(Source records)
* begin *

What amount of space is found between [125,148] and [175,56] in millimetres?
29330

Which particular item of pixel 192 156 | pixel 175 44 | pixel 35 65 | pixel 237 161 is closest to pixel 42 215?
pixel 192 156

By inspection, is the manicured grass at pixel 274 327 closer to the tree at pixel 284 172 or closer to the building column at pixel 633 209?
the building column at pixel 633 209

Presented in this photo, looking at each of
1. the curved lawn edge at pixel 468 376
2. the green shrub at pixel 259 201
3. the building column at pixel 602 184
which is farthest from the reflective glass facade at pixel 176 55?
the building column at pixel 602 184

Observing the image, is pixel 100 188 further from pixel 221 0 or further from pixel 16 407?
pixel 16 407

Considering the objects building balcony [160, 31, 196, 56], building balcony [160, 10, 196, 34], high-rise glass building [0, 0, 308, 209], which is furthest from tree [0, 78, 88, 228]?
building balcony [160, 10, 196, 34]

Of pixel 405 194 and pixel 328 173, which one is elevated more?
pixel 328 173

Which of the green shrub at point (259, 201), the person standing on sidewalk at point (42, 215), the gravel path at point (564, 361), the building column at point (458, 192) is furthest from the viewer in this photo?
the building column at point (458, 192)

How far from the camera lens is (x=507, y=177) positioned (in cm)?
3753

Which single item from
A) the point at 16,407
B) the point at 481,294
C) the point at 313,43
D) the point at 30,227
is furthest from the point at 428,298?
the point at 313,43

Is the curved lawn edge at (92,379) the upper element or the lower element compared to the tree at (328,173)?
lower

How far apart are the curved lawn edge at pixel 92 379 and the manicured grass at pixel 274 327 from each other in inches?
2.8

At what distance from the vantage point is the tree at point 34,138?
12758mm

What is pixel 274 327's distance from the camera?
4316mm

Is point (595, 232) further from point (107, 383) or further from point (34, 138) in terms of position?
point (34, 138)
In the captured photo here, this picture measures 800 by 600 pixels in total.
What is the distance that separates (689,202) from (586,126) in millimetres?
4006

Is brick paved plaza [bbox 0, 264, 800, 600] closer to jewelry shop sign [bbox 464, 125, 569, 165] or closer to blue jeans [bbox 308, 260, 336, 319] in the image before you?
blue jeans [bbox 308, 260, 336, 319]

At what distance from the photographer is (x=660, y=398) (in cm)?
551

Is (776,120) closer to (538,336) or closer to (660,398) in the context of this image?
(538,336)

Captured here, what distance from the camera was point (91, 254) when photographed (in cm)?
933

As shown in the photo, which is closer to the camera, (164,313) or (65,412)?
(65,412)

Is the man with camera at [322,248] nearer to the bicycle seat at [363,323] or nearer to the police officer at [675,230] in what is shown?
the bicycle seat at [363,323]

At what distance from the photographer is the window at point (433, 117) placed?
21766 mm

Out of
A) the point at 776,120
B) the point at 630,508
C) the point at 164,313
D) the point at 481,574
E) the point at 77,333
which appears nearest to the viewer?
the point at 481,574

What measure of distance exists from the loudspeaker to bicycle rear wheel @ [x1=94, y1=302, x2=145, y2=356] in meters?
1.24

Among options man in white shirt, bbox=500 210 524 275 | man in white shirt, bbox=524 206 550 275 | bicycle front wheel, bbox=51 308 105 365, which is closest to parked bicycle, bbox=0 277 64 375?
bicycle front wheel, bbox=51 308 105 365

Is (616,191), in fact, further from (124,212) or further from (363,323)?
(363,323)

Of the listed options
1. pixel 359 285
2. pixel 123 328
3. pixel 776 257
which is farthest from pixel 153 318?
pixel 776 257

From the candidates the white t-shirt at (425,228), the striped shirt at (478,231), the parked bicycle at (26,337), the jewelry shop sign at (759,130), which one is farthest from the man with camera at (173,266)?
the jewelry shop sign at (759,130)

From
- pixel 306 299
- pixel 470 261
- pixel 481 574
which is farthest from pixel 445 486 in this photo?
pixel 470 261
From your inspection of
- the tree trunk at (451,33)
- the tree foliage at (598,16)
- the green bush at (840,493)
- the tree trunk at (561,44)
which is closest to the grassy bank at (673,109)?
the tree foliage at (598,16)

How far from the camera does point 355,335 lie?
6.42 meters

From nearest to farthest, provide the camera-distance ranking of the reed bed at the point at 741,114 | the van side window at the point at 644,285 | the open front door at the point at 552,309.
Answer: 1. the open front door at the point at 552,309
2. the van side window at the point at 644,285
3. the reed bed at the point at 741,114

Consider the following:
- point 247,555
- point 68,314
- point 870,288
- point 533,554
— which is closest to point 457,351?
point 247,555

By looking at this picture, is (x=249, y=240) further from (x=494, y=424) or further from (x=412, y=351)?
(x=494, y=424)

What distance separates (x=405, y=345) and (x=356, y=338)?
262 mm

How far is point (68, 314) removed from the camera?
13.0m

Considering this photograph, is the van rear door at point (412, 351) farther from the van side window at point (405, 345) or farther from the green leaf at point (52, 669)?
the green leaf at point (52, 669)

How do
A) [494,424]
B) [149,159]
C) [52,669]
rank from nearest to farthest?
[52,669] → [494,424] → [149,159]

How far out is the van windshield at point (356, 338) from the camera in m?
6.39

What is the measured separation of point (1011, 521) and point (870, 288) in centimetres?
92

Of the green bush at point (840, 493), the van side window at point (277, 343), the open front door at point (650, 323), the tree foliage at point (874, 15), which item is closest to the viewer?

* end *

Stated task: Your task is to give the records above again, exactly.

Exercise result:
What amount of space is found between [125,148] and [175,56] in millimetres?
29330

Which particular item of pixel 192 156 | pixel 175 44 | pixel 35 65 | pixel 237 161 is closest to pixel 42 215?
pixel 192 156

By inspection, is the manicured grass at pixel 274 327 closer to the tree at pixel 284 172 or closer to the building column at pixel 633 209?
the building column at pixel 633 209

Presented in this photo, looking at each of
1. the curved lawn edge at pixel 468 376
2. the green shrub at pixel 259 201
3. the building column at pixel 602 184
which is farthest from the reflective glass facade at pixel 176 55?
the building column at pixel 602 184

Observing the image, is pixel 100 188 further from pixel 221 0 or further from pixel 16 407?
pixel 16 407

Considering the objects building balcony [160, 31, 196, 56], building balcony [160, 10, 196, 34], high-rise glass building [0, 0, 308, 209], which is furthest from tree [0, 78, 88, 228]?
building balcony [160, 10, 196, 34]

Of pixel 405 194 and pixel 328 173, which one is elevated more?
pixel 328 173

Which of the green shrub at point (259, 201), the person standing on sidewalk at point (42, 215), the gravel path at point (564, 361), the building column at point (458, 192) is furthest from the viewer in this photo?
the building column at point (458, 192)

How far from the camera lens is (x=507, y=177) positioned (in cm)?
3753

Which single item from
A) the point at 16,407
B) the point at 481,294
C) the point at 313,43
D) the point at 30,227
is furthest from the point at 428,298?
the point at 313,43

Is the curved lawn edge at (92,379) the upper element or the lower element compared to the tree at (328,173)?
lower

How far apart are the curved lawn edge at pixel 92 379 and the manicured grass at pixel 274 327 from each other in inches?
2.8

At what distance from the vantage point is the tree at point 34,138?
12758mm

What is pixel 274 327's distance from the camera?
4316mm

Is point (595, 232) further from point (107, 383) or further from point (34, 138) in terms of position?
point (34, 138)
In the captured photo here, this picture measures 800 by 600 pixels in total.
What is the distance that separates (689,202) from (586,126) in millimetres?
4006

Is brick paved plaza [bbox 0, 264, 800, 600] closer to jewelry shop sign [bbox 464, 125, 569, 165] or closer to blue jeans [bbox 308, 260, 336, 319] in the image before you?
blue jeans [bbox 308, 260, 336, 319]

At what distance from the photographer is (x=660, y=398) (in cm)?
551

Is (776,120) closer to (538,336) or closer to (660,398) in the context of this image?
(538,336)

Captured here, what distance from the camera was point (91, 254) when photographed (in cm)?
933

As shown in the photo, which is closer to the camera, (164,313) or (65,412)?
(65,412)

Is the man with camera at [322,248] nearer to the bicycle seat at [363,323] or nearer to the police officer at [675,230] in what is shown?
the bicycle seat at [363,323]

At what distance from the photographer is the window at point (433, 117) placed?
21766 mm

Out of
A) the point at 776,120
B) the point at 630,508
C) the point at 164,313
D) the point at 481,574
E) the point at 77,333
which appears nearest to the viewer?
the point at 481,574

What measure of distance exists from the loudspeaker to bicycle rear wheel @ [x1=94, y1=302, x2=145, y2=356] in meters?
1.24

Among options man in white shirt, bbox=500 210 524 275 | man in white shirt, bbox=524 206 550 275 | bicycle front wheel, bbox=51 308 105 365, which is closest to parked bicycle, bbox=0 277 64 375?
bicycle front wheel, bbox=51 308 105 365

Is (616,191), in fact, further from (124,212) or further from (363,323)?
(363,323)

Of the listed options
1. pixel 359 285
2. pixel 123 328
3. pixel 776 257
which is farthest from pixel 153 318?
pixel 776 257

From the candidates the white t-shirt at (425,228), the striped shirt at (478,231), the parked bicycle at (26,337), the jewelry shop sign at (759,130), which one is farthest from the man with camera at (173,266)?
the jewelry shop sign at (759,130)

From
- pixel 306 299
- pixel 470 261
- pixel 481 574
which is farthest from pixel 445 486 in this photo?
pixel 470 261
From your inspection of
- the tree trunk at (451,33)
- the tree foliage at (598,16)
- the green bush at (840,493)
- the tree trunk at (561,44)
which is closest to the grassy bank at (673,109)?
the tree foliage at (598,16)

How far from the camera does point 355,335 lie?
6.42 meters

From nearest to farthest, provide the camera-distance ranking of the reed bed at the point at 741,114 | the van side window at the point at 644,285 | the open front door at the point at 552,309.
Answer: 1. the open front door at the point at 552,309
2. the van side window at the point at 644,285
3. the reed bed at the point at 741,114

Consider the following:
- point 247,555
- point 68,314
- point 870,288
- point 533,554
— which is closest to point 457,351?
point 247,555

By looking at this picture, is (x=249, y=240) further from (x=494, y=424) or further from (x=412, y=351)?
(x=494, y=424)

What distance separates (x=405, y=345) and (x=356, y=338)?
262 mm

How far is point (68, 314) removed from the camera?
13.0m

Considering this photograph, is the van rear door at point (412, 351) farther from the van side window at point (405, 345) or farther from the green leaf at point (52, 669)?
the green leaf at point (52, 669)

How do
A) [494,424]
B) [149,159]
C) [52,669]
rank from nearest to farthest?
[52,669] → [494,424] → [149,159]

How far out is the van windshield at point (356, 338) from the camera in m?
6.39

What is the measured separation of point (1011, 521) and point (870, 288) in centimetres?
92

Of the green bush at point (840, 493), the van side window at point (277, 343), the open front door at point (650, 323), the tree foliage at point (874, 15), which item is closest to the viewer?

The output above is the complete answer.